Но то, что он нашел на лестничной клетке, его насторожило.

Что дальше?

Прежде, чем подумать об этом, он поспешил убрать кучу дерьма, пока не вернулись с работы его родители.

Он спустился в подвал в поисках того, в чем можно будет все это вынести. Под лестницей он нашел пустую коробку из-под обуви, изогнул ее так, чтобы она стала похожа на мусорный совок, в который он сможет все это сгрести, а затем поднялся наверх, чтобы собрать этот устрашающий и зловонный знак, который все еще его ожидал.

Глубоко набрав в легкие воздух, он собрал все в коробку, что вышло у него не с первого раза. Он старался на это не смотреть и не дышать, чтобы не вдыхать невообразимый аромат, исходящий от этой кучи. Он знал, что затем ему придется отмывать остатки щеткой и мылом.

Он стоял, держа в руках коробку, от которой исходили невообразимые запахи, и думал: «Что теперь с этим делать?»

Проще всего оказалось сбросить все в унитаз и спустить воду, отмыть ступеньки старым тряпичным ковриком, который раньше был в прихожей, скинуть его и коробку в полиэтиленовый пакет и выбросить в ближайший, стоящий у тротуара мусорный бак.

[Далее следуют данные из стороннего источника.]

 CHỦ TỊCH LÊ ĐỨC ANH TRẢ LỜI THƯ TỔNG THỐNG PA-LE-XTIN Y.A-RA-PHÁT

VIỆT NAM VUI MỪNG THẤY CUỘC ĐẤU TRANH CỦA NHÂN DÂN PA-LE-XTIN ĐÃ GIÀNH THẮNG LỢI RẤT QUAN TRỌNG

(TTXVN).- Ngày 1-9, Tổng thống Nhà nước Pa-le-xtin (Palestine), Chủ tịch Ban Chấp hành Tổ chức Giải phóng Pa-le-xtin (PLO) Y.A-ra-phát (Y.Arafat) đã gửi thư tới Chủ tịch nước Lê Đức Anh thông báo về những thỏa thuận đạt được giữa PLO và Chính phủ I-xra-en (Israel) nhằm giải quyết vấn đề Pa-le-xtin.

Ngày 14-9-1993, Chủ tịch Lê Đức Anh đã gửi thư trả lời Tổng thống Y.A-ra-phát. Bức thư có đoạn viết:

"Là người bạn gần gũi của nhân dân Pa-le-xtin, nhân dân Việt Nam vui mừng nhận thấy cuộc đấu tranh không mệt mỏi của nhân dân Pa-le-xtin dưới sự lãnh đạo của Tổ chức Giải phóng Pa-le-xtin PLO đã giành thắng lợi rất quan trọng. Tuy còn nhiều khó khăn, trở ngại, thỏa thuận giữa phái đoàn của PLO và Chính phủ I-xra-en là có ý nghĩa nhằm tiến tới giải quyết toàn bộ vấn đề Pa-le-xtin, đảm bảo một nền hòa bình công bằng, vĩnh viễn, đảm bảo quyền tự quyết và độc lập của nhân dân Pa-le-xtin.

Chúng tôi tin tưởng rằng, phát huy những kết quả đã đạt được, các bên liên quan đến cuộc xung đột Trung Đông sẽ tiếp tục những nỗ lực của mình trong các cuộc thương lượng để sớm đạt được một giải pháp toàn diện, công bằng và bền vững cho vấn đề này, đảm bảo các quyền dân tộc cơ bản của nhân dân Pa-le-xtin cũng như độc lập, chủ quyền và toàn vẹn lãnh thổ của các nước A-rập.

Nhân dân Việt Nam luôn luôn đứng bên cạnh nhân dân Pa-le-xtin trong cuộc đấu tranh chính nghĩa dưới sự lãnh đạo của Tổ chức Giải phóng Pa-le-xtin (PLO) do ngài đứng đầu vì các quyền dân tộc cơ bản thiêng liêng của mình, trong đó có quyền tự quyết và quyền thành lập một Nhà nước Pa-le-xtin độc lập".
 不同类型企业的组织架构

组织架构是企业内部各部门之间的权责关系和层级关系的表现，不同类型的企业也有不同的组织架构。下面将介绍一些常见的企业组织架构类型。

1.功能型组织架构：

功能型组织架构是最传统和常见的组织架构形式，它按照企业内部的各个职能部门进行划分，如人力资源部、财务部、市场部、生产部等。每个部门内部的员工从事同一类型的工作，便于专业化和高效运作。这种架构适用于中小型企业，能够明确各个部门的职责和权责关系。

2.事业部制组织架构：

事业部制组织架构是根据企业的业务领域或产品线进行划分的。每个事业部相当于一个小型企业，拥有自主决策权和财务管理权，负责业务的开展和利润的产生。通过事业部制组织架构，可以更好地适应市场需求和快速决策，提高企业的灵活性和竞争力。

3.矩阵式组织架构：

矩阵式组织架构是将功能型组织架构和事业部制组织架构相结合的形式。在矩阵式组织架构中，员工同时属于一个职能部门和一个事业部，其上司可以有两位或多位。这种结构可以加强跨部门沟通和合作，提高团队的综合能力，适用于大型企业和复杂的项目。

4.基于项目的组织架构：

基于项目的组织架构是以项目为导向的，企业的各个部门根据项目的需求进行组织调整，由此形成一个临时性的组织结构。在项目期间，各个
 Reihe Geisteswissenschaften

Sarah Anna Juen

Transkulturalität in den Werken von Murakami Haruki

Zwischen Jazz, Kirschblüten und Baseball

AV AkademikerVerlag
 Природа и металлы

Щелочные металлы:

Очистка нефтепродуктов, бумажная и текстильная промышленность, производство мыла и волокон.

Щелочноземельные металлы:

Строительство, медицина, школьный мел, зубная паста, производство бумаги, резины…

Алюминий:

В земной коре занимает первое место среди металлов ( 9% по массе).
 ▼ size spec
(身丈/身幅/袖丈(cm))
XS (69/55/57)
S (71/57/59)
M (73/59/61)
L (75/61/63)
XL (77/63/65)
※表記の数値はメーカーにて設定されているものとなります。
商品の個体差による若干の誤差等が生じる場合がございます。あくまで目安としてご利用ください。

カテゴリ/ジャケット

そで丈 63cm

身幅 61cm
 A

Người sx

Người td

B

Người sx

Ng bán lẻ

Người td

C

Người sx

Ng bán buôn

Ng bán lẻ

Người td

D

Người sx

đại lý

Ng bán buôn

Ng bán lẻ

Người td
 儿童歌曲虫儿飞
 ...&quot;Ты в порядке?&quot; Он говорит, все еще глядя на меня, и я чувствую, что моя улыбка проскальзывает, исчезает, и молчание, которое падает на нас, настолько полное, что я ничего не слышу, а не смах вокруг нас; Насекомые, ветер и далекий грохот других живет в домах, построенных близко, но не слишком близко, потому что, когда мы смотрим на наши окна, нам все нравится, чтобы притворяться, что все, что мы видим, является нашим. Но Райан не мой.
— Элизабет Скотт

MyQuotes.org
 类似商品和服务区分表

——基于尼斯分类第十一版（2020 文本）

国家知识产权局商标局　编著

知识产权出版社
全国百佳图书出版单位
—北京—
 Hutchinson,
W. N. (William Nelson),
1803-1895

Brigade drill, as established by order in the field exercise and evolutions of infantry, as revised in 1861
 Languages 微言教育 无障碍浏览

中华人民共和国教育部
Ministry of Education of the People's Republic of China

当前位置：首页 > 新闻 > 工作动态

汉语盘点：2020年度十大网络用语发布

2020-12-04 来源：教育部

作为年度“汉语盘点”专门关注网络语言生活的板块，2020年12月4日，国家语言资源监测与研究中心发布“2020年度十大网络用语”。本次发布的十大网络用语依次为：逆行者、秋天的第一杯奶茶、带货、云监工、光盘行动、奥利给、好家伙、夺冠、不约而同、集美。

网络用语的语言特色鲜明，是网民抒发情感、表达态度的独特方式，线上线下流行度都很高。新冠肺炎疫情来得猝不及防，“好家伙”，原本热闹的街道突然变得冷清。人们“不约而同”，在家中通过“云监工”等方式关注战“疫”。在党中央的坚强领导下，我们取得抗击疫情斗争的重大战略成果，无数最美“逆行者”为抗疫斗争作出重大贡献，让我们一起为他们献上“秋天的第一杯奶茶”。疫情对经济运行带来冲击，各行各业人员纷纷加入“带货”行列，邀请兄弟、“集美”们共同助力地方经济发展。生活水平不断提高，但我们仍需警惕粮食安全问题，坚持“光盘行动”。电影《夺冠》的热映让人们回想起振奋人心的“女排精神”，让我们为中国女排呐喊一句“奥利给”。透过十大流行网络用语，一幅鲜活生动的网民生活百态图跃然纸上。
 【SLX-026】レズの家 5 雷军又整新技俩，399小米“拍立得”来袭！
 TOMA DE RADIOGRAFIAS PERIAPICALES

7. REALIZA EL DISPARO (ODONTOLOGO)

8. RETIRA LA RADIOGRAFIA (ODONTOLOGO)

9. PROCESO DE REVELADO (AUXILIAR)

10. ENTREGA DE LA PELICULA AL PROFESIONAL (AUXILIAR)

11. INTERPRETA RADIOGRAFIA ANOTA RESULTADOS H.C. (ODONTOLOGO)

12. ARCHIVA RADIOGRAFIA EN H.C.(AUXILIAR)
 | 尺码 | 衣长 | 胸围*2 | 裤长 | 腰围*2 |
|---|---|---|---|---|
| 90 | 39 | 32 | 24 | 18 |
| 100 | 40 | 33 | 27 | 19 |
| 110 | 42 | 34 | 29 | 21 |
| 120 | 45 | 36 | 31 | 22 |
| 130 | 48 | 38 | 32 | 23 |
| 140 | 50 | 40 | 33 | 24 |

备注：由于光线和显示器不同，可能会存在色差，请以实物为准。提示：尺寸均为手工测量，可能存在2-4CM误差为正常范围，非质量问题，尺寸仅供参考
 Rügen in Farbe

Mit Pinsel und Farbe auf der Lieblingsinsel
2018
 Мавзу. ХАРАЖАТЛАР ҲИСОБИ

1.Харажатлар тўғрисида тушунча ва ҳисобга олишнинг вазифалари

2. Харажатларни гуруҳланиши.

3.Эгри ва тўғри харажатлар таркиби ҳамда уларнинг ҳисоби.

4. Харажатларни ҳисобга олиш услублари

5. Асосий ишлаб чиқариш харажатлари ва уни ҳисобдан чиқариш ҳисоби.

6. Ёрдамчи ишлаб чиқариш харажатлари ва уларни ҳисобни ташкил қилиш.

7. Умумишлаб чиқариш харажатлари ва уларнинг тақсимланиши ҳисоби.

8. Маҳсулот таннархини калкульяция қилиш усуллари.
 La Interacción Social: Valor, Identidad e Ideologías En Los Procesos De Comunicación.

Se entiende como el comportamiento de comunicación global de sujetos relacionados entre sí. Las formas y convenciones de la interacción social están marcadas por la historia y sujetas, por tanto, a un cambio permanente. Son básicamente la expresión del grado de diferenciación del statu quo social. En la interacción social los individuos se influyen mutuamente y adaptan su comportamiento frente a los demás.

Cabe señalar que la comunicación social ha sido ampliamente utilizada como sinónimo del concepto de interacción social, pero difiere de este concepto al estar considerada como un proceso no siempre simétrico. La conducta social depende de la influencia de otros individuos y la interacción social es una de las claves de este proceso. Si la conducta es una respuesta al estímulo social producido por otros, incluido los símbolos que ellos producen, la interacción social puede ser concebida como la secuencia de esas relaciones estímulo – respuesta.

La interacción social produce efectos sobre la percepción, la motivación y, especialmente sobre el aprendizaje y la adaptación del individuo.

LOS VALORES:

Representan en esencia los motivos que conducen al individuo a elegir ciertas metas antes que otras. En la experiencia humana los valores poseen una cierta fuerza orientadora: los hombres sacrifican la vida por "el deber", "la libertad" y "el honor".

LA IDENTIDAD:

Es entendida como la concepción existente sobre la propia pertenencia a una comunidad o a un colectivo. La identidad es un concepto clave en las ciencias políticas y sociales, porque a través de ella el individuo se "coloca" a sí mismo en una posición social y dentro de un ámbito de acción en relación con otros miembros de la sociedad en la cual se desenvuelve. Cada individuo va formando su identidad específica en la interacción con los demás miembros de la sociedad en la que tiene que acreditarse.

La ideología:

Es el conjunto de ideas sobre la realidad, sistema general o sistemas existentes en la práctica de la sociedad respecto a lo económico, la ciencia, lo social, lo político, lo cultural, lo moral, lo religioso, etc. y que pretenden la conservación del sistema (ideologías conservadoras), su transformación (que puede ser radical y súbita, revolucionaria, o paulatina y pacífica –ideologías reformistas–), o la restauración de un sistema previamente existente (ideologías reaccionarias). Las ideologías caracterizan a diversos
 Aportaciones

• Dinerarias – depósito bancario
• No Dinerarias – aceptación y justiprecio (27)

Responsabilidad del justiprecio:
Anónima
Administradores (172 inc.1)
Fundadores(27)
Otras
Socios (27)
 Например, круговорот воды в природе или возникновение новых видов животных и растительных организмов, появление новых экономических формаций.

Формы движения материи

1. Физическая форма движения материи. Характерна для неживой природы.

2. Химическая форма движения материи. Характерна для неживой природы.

Вернувшись в квартиру, он, как обычно, ждал телефонный звонок. Он не стал есть. Его желудок все равно ничего бы не принял, но в ожидании голоса Лулу в телефонной трубке его сердце колотилось изо всех сил.

Он сел в отцовское кресло рядом со столиком, на котором стоял телефон. Он снял с руки часы и положил их рядом с телефоном, чтобы можно было видеть время. Прямоугольные циферки показывали 3:09.

Телефон уже мог бы и зазвонить.

3:16.

В квартире было тихо, как в музее.

3:21.

Может в этот день она не позвонит? Может, позвонит только через два или три дня?

Ему не сиделось. Он встал, подтянулся, зевнул (это был зевок скуки), подошел к двери ведущей на веранду, открыл ее и выглянул наружу: вдруг там есть еще какое-нибудь «напоминание»? Как только внутрь ворвался свежий воздух, он содрогнулся от одной лишь мысли о запахе дерьма.

Он вспомнил, как в одной из прошлых бесед Лулу ему рассказала о людях, которые не хотят оставить его отца в покое.

Опустошающие мысли последовали одна за другой:

Не Лулу ли наложила кучу дерьма им под дверь?

Не ее ли дерьмо он спустил в унитаз?

Нет, этого не может быть.

Она не могла совершить такое.

Не Лулу.

«Лулу…»

Он произнес ее имя вслух, и ему понравилось, как оно звучит. Поначалу она не хотела называть свое имя, что делало ее звонки еще таинственней. Но потом, все-таки, она представилась.